Description
A cozy and creamy Tuna Pasta Salad blending flavors of mayonnaise and Greek yogurt, perfect for busy weeknights and gatherings.
Ingredients
Scale
- 8 ounces small shells pasta
- 7 ounces canned albacore white tuna, packed in water, drained
- 2 ribs celery, chopped
- 1/4 cup red onion, chopped
- 1 cup frozen peas
- 1/2 cup mayonnaise
- 1/2 cup plain Greek yogurt
- Dried dill weed, to taste (optional)
- Salt, to taste
- Freshly ground black pepper, to taste
Instructions
- Cook noodles according to package instructions until al dente. Drain and let them cool slightly.
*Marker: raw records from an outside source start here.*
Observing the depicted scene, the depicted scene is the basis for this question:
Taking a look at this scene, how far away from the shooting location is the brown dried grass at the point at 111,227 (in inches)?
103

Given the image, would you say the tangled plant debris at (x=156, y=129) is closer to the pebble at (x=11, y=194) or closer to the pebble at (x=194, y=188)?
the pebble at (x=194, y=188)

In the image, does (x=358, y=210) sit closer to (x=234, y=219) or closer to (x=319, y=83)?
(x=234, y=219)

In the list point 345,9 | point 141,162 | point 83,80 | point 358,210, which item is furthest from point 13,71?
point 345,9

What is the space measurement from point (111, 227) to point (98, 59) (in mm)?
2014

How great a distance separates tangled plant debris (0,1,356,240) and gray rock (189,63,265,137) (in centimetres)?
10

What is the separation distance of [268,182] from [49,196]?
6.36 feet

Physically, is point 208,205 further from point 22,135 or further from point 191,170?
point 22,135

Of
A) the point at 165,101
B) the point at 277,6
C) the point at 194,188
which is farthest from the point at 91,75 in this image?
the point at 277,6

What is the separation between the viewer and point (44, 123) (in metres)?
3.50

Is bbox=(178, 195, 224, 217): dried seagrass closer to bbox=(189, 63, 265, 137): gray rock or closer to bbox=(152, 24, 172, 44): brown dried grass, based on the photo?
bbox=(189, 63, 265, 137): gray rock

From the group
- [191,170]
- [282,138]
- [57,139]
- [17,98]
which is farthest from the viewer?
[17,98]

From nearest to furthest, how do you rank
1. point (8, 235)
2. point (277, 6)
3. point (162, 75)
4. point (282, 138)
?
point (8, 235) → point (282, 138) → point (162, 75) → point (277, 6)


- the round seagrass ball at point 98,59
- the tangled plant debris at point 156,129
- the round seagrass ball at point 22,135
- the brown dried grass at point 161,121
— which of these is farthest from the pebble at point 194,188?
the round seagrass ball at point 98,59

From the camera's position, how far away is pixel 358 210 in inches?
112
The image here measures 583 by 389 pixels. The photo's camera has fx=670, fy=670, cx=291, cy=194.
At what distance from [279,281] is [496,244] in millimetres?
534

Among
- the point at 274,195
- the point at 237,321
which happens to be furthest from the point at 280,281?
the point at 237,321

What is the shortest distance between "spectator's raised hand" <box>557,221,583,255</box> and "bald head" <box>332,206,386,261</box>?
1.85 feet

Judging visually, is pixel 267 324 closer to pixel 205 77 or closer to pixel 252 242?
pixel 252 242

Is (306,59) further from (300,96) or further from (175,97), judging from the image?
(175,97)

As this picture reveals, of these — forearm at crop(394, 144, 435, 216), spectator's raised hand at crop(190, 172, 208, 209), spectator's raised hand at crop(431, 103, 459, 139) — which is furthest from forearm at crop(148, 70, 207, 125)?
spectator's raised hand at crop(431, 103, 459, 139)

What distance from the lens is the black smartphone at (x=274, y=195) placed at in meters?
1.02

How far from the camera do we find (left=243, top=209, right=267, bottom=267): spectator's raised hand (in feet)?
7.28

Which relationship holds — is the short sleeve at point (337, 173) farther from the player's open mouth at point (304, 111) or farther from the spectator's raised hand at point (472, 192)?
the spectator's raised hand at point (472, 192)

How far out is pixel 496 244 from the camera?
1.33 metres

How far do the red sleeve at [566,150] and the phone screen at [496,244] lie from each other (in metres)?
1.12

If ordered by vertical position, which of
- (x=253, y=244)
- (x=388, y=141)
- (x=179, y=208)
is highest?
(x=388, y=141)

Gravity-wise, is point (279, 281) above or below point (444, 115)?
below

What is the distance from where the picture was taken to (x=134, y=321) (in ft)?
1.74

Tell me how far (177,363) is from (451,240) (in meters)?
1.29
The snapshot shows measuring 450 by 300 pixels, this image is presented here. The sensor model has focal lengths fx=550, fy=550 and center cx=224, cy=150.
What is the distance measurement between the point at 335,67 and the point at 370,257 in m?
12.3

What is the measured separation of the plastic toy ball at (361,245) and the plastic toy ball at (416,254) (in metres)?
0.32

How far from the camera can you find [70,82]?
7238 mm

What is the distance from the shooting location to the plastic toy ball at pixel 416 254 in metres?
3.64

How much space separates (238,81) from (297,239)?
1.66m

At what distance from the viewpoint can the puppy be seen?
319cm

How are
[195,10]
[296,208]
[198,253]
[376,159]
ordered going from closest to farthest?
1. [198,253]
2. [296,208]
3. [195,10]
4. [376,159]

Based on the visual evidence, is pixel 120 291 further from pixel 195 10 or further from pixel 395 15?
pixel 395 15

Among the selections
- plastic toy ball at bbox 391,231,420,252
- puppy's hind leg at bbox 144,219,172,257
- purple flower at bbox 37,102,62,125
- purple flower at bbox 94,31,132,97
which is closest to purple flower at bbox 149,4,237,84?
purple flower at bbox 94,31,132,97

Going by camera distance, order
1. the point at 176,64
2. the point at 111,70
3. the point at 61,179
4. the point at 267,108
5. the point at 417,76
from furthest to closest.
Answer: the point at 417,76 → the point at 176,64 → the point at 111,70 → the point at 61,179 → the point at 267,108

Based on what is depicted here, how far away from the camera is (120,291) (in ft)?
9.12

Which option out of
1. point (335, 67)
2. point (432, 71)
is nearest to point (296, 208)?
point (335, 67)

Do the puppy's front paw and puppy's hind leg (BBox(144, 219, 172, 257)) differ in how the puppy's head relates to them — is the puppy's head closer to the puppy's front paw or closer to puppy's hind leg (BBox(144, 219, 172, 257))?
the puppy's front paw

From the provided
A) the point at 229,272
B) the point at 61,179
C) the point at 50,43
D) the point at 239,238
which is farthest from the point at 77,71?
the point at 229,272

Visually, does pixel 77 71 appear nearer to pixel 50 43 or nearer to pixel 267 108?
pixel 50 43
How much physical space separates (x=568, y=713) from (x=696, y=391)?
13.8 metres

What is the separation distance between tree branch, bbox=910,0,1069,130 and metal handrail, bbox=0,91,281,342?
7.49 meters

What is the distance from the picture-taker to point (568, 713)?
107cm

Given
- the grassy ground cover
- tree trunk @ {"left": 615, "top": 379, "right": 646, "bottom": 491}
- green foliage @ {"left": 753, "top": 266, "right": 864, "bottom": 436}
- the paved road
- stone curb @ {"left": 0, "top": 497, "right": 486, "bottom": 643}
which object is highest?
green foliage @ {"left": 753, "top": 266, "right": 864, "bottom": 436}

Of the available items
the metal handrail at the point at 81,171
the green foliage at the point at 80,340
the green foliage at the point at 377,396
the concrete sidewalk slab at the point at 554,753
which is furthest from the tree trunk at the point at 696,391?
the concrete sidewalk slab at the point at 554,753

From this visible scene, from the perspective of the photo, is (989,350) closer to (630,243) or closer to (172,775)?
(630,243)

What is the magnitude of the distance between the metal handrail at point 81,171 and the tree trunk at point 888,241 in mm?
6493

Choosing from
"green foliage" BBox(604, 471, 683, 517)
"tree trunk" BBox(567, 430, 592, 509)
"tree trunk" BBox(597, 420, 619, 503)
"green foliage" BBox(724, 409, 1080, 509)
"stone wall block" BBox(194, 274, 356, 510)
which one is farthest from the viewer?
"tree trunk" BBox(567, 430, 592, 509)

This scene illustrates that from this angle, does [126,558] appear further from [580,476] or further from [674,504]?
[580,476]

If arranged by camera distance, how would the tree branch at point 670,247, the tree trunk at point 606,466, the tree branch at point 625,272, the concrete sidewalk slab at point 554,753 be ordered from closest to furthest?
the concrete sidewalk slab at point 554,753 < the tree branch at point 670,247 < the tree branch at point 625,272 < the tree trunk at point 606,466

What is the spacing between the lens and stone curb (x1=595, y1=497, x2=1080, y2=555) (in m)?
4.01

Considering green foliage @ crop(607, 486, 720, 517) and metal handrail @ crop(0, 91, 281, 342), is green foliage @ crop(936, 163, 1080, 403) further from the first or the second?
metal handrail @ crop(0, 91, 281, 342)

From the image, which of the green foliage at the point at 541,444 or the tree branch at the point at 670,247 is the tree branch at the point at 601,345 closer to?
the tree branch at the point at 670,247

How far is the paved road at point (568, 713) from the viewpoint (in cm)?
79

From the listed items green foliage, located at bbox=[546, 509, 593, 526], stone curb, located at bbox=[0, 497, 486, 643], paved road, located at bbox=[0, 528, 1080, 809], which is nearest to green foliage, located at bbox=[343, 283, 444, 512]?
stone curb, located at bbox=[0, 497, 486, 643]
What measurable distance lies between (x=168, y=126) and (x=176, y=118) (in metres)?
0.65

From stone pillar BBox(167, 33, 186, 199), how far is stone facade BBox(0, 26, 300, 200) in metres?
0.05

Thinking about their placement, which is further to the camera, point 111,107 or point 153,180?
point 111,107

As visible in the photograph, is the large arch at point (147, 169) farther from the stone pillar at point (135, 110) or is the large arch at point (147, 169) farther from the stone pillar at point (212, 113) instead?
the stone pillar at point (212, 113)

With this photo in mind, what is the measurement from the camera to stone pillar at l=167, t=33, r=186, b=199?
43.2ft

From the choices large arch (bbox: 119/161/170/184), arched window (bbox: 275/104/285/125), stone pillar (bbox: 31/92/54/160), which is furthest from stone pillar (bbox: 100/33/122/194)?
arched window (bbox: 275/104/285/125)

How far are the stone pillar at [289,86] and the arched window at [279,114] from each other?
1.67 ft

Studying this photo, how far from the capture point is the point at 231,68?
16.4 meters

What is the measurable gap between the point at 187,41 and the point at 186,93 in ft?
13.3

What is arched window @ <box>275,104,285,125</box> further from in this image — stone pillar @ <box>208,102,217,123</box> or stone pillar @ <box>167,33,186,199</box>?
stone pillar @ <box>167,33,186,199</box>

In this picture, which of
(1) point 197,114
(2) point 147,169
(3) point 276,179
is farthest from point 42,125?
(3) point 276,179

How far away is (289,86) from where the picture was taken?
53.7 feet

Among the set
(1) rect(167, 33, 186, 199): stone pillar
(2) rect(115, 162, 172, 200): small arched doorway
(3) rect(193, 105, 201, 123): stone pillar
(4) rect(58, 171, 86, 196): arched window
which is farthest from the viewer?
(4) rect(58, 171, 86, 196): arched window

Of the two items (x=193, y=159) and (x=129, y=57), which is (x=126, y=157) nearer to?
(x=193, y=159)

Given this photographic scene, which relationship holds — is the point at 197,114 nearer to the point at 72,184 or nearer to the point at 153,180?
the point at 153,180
- Add the chopped onion, celery, peas, cooked pasta, and drained tuna into a large bowl.
- Mix the mayonnaise and Greek yogurt in a separate bowl until smooth and creamy.
- Stir half of the creamy sauce into the pasta mixture, tossing gently to coat.
- Season with salt, pepper, and dried dill, adjusting to your preferred taste.
- Refrigerate the pasta and remaining sauce separately, covered, for 30 minutes.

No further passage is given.